**SELECTION**
======

Open akosiaris opened 3 years ago
@akosiaris sorry for the delay on this! I think your request is 100% reasonable.
Like I said on the PR, we're moving away from env var config for driving this stuff. It's not really BGP configuration, but the BGPConfiguration or BGPPeer API seems like the closest fit for this sort of config. Alternatively maybe this goes on the Node API?
Also CC @neiljerram who I believe has looked at this before.
I'm happy to work with you to get that API change sorted out. It's a bit more work than the env var PR that you originally submitted. Once we agree the right spec, it would be a change to the API structs, and then confd to plumb the toggle through into the BIRD configuration.
Thanks @akosiaris and @caseydavenport for CCing me.
FWIW, in Calico Enterprise we unconditionally added this at the top level:
protocol bfd {
}
and then a BGPPeer
field to control adding bfd on;
into the config for each peering:
// Specifies whether and how to detect loss of connectivity on the peerings generated by
// this BGPPeer resource. Default value "None" means nothing beyond BGP's own (slow) hold
// timer. "BFDIfDirectlyConnected" means to use BFD when the peer is directly connected.
FailureDetectionMode FailureDetectionMode
But that misses two things that this PR proposes:
It would be nice if any support added by this PR is a compatible extension of what we already have in Enterprise.
is a compatible extension
To be clear, I mean in terms of the data model. (I'm sure we will be able to do any fix-ups that are needed to the related coding.)
@caseydavenport Any plans to have this in the open source version as well?
Hi!
At the Wikimedia Foundation, the non profit that operates Wikimedia, we 've been happy users of calico circa 2017. It's powering our kubernetes clusters quite nicely, so nicely that we never had up to now ask of anything. Well, here's a first request (which we are aiming to contribute code for)
Our setup isn't particularly complex, in fact the network part of it is described in detail at https://wikitech.wikimedia.org/wiki/Network_design (yes, we are transparent about how everything is setup) but the TL;DR is that we have 2 Core routers and we BGP peer our kubernetes nodes directly with them and only with them. So we don't do ToR BGP peering as our access switches - asw for short - don't have L3 functionality, nor do we do full or even partial mesh with the other nodes (kinda suboptimal, we know, it's a project for the future)
We 've recently started experimenting with announcing kubernetes service IPs and it works pretty nicely (including ECMP), so many thanks for that. We did however meet the following issue with simulating some failure modes.

======

Entries from a spatial question set:
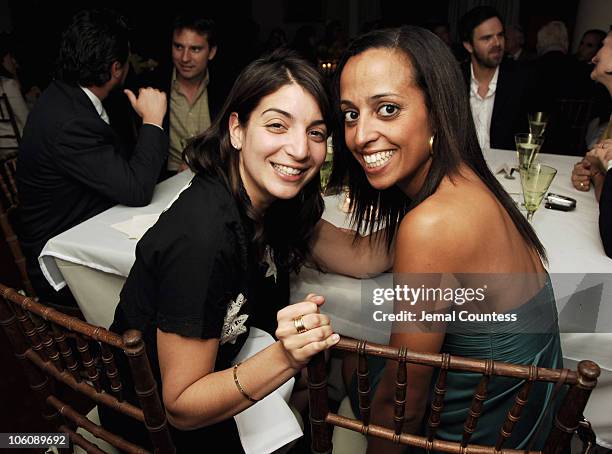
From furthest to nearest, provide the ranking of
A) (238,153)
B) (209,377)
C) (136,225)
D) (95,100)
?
(95,100), (136,225), (238,153), (209,377)

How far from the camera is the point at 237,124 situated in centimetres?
131

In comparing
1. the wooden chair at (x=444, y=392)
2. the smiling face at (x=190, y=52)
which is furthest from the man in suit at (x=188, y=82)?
the wooden chair at (x=444, y=392)

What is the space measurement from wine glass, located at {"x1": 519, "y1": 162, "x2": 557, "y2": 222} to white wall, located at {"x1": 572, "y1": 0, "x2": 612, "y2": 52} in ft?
22.3

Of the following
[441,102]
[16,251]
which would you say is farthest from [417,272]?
[16,251]

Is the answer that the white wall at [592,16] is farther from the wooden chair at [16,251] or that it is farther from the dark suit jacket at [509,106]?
the wooden chair at [16,251]

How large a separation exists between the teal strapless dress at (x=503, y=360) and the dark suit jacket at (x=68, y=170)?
4.78ft

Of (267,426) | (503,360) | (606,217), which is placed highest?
(606,217)

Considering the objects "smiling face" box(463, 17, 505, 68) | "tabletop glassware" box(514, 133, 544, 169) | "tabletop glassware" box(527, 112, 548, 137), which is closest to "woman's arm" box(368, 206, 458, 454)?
"tabletop glassware" box(514, 133, 544, 169)

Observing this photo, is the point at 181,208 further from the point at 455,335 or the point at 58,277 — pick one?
the point at 58,277

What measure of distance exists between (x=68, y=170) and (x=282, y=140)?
1202 mm

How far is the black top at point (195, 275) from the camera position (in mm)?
1077

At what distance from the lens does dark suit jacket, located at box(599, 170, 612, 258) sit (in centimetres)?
155

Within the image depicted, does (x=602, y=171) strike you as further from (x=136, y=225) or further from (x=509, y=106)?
(x=136, y=225)

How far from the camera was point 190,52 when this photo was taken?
3.01 metres
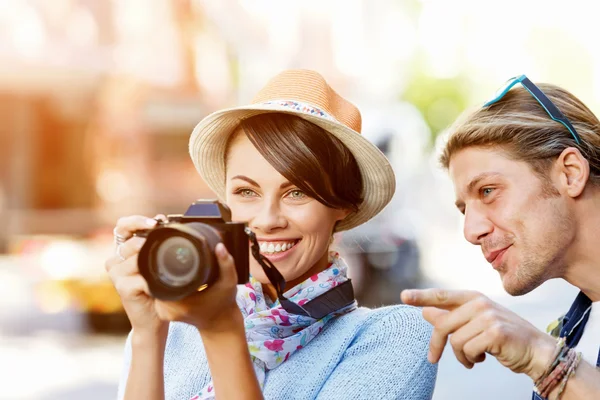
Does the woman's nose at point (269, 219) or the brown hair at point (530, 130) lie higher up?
the brown hair at point (530, 130)

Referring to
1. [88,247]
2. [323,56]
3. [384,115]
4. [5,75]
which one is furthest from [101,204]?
[323,56]

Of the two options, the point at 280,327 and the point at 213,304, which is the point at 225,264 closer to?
the point at 213,304

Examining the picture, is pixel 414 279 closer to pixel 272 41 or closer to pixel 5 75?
pixel 272 41

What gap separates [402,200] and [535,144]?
806 centimetres

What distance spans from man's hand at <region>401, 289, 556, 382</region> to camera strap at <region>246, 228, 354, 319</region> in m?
0.51

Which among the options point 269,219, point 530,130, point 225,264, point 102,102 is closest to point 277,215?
point 269,219

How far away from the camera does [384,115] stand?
10766 mm

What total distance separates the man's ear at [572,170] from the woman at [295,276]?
0.52 metres

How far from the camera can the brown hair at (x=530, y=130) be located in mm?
2465

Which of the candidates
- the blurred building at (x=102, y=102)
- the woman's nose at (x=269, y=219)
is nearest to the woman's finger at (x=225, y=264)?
the woman's nose at (x=269, y=219)

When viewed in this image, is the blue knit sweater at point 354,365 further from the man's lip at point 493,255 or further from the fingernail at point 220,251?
the fingernail at point 220,251

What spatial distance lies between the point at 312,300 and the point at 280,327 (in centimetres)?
12

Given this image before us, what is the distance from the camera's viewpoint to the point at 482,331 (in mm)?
1780

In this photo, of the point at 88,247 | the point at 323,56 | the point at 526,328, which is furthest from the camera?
the point at 323,56
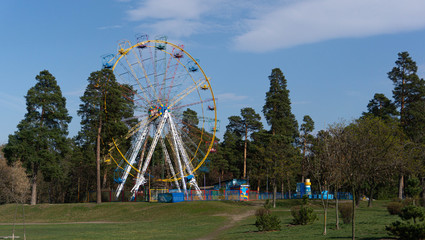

======

**REQUIRED ACTIONS**
1: Repeat the Calico thread word for word, from "Open akosiaris opened" up to and including "the BIRD configuration.".
2: Name every user handle written with an @ sign in the Calico thread, listing each one once.
3: Pick up the Calico thread after its final sentence and continue it.
These entries are material separate from the Calico thread.

**ANSWERS FOR THIS EXERCISE**
1:
Open akosiaris opened 3 years ago
@akosiaris sorry for the delay on this! I think your request is 100% reasonable.
Like I said on the PR, we're moving away from env var config for driving this stuff. It's not really BGP configuration, but the BGPConfiguration or BGPPeer API seems like the closest fit for this sort of config. Alternatively maybe this goes on the Node API?
Also CC @neiljerram who I believe has looked at this before.
I'm happy to work with you to get that API change sorted out. It's a bit more work than the env var PR that you originally submitted. Once we agree the right spec, it would be a change to the API structs, and then confd to plumb the toggle through into the BIRD configuration.

2: akosiaris, caseydavenport, neiljerram

3:
When simulating the sudden total failure of a node (due e.g. to PSU issues, total motherboard failure etc) we noticed that it will take up to 4 minutes for BGP to converge and for the Core routers to pull the failed route from their FIB, effectively blackholing (part of - depending on whether ECMP is configured or not) traffic for the advertised addresses. This is kind of expected (to our understanding) as both sides have graceful restart configured (which is of course very much wanted) and the core routers use the GR timer for deciding when to retract the route from the FIB.
After discussing this internally we reached the conclusion that BFD would be the better solution to our problem (we already have other servers BGP peering using bird and having BFD configured mind you). I am spelling out our plan below in the rubric. We see that since projectcalico/bird#68 BFD should be supported.
Expected Behavior
When a kubernetes node using calico and BGP peering with an upstream router suddenly fails totally, BGP promptly converges and traffic is blackholed for a minimal amount of time.
Current Behavior
When a kubernetes node using calico and BGP peering with an upstream router suddenly fails totally, BGP traffic is blackholed for up to 4 minutes in our case, although this is dependent on the BGP configuration.
Possible Solution
Add something like the following (untested) in bird.cfg.template and bird6.cfg.template
and similarly if guard a
bfd yes;
statement in the bgp_templateI 'd be more than happy to submit a PR to the confd repo if this is a good way to go about this, but also happy to discuss alternatives.
Steps to Reproduce (for bugs)
Context
This issue gave us pause on adopting the kubernetes service IPs and external IPs functionality that calico is offering. We would like to use it to automate more our kubernetes service creation process which has some manual steps today.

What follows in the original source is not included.